## Study text
______

It
has been a long time since I have visited this blog, and even longer
since I have written on. But I believe God is orchestrating something
in my life that involves me using this on a regular basis. And so
here I am, sitting at my laptop writing again. I would like to begin
using this blog for what I wrote before as its intended purpose. To
chronicle my walk and keep up with what God is doing in my life. So
here I shall explain what has been going on to bring me back to this
blog and writing in general.
I
love writing. I really do. But when it comes to actually doing it I
am missing two things. Any guesses? Its not that I don't have a way
to write. I have notebooks galore, a favorite pen, and a nice laptop.
Is it time? Nope. All I need to do is give myself a few extra minutes
in the morning after my devotionals, which is easy enough. How about
having a place maybe? Everyone knows it flows easier if you have a
place to do these things consistently. No. I have a pretty
comfortable place at our dining table, (where I am sitting right
now), and even a writing desk that I built in a little nook of our
house that I am looking forward to using. How about the motivation or
drive to actually write? That strikes a nerve, a pretty big one when
I think about it.
You
would think that the joy of doing something would be motivation
enough, but alas, in my case it hasn't done the trick. My wife has
been a constant source of encouragement, giving me plenty of reason
to write, including pulling out the big one, "Didn't God tell
you to write?". Um, yea, I thought so. I'm pretty sure He...

______

## Information provided
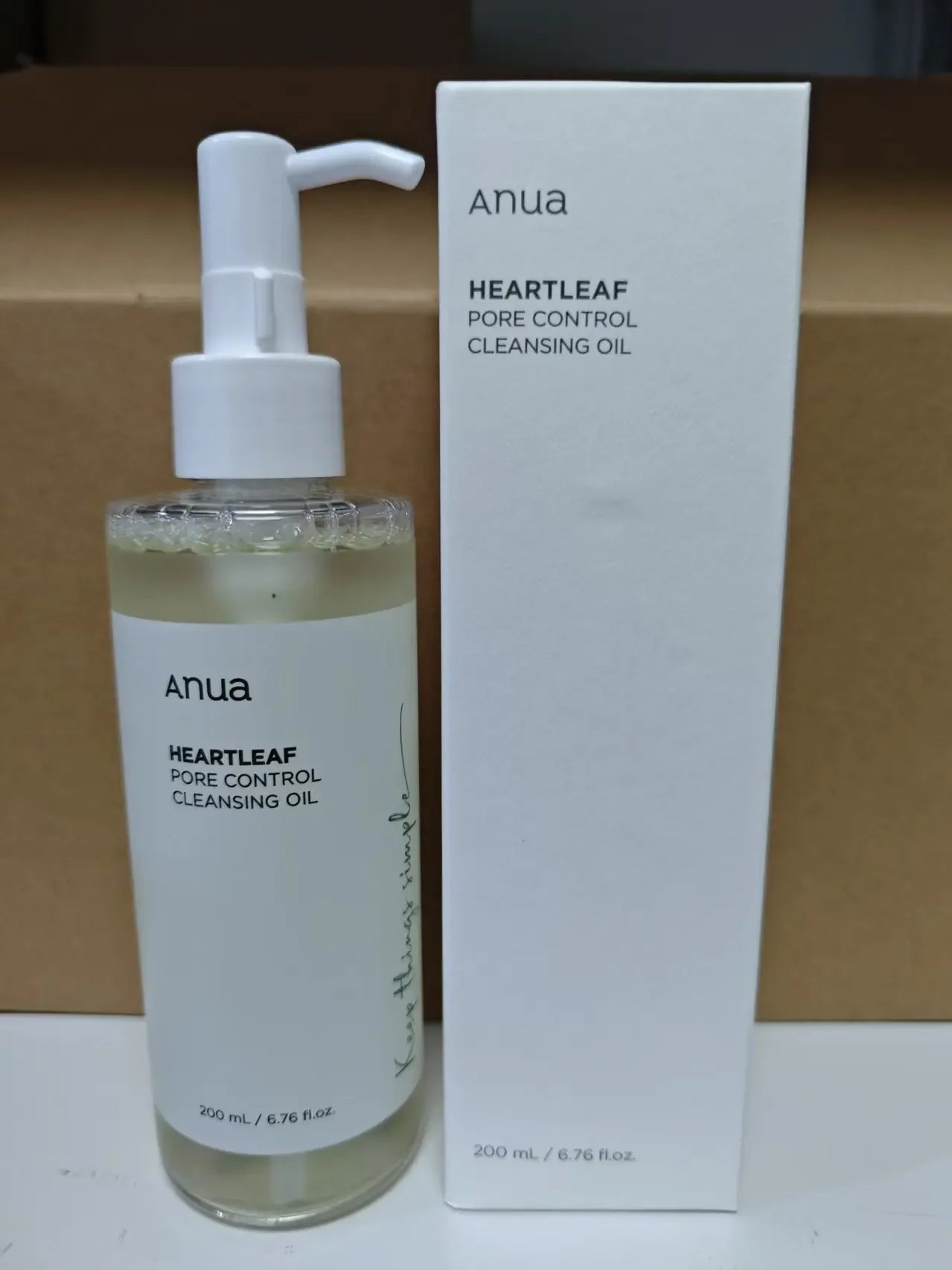 Anua Heartleaf Pore Control Cleansing Oil 200ml Makeup Remover Skincare Make Up Remover
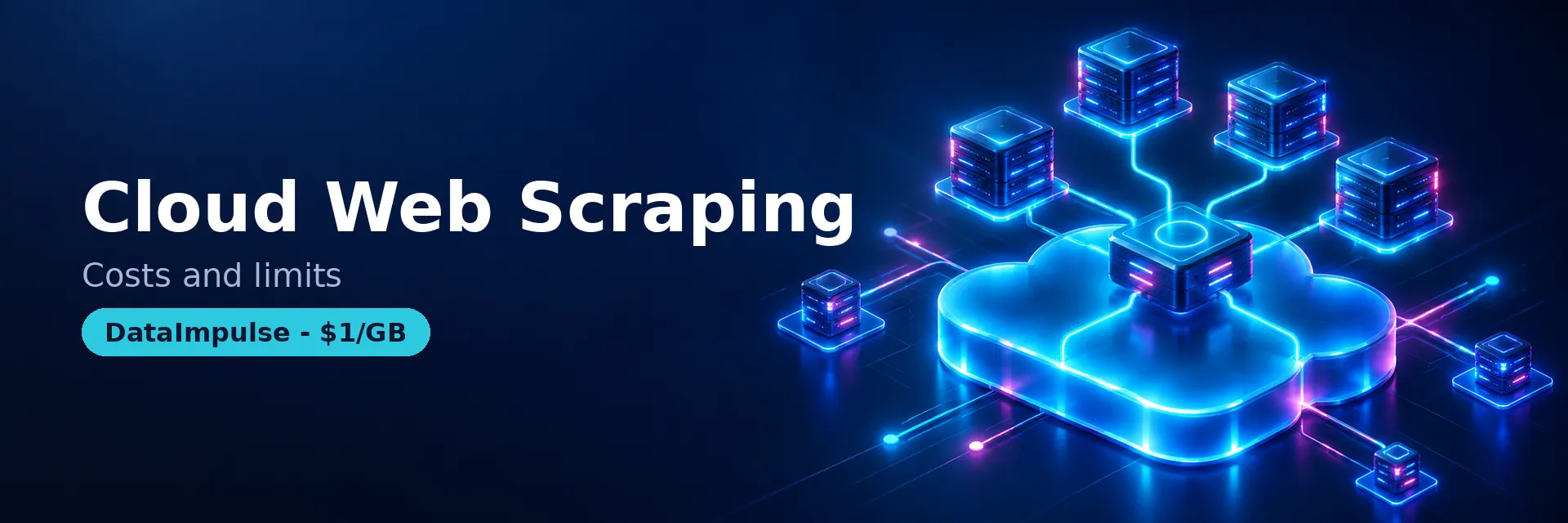 Cloud-based web scraping compared with self-hosted crawlers - costs and limits - DataImpulse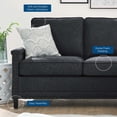 thumbnail image 6 of Modway Ashton Upholstered Fabric Sectional Sofa in Charcoal, 6 of 7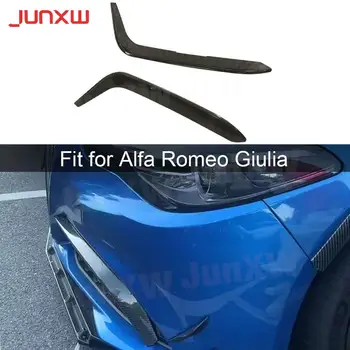 Тампон върху броня Противотуманной фарове от въглеродни влакна/FRP, украса за Alfa Romeo Giulia 2016 2017 2018 2019, Спортни/Стандартни автомобилни аксесоари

______

## Your goal
Write the next part of the blog post about getting back to writing, picking up from its final line. The listing has nothing to do with what comes next.

## Written response
Yes, He did tell me. But did I avail myself of it? Of course not! But
fortunately He was not finished with me in the writing department. I
was not fired and removed from the payroll yet. He was merciful to me
yet again. And in His grace something happened. Another chance to
walk in what He is directing.
In
what seemed a random "like" of what someone had to say
about a passage of the bible that spoke to me on a sight devoted to
books, I was contacted by the person who wrote it. Messaging back and
forth a few times about writing prompted Brian, (who by now I was
beginning to see as a friend), to ask about possibly doing something
where we would go through a book of scripture and each writing what
God was speaking to us. I could hardly believe it. In His infinite
wisdom He was giving me a way to write with accountability! I know
His ways are mysterious, but even almost 2 weeks later I am still
reeling from it. And to know the the Lord is blessing Brian in this
is as well just makes it all the sweeter.
So
what is the other missing piece? How about I just admit it.
Discipline. There I said it. Or wrote it to be more precise. But I do
say it a lot when it comes to others. Like my children, or to the men
in my men's group. And then to see the lack of it in my personal life
makes it feel as if I have 10' 6x6 solid oak post in my eye. If I
actually do succeed in helping remove that splinter from someone
else, am I just using it to add to my own post? Well, I have some
happy news in the coming from the discipline sector. In another twist
coming from another friend, Johnathan, I asked him about doing a big
hike with me. Now Johnathan has a love of running, specifically trail
running. And when I say love, well, let's just say he is a very
passionate individual. In almost everything that he involves himself
in. Now I like it when I can be out and do a little trail running.
Such as when hiking I can run for five or ten minutes every hour or
so. The proposed hike is 13.5 miles and he says "Lets run it!".
So here I am at almost the same time as I am receiving my
motivational portion, and here I am given the discipline. If I don't
start running every morning for the next 4 months I will probably die
on that trail. And knowing Johnathan, he would probably pick me up
and keep running.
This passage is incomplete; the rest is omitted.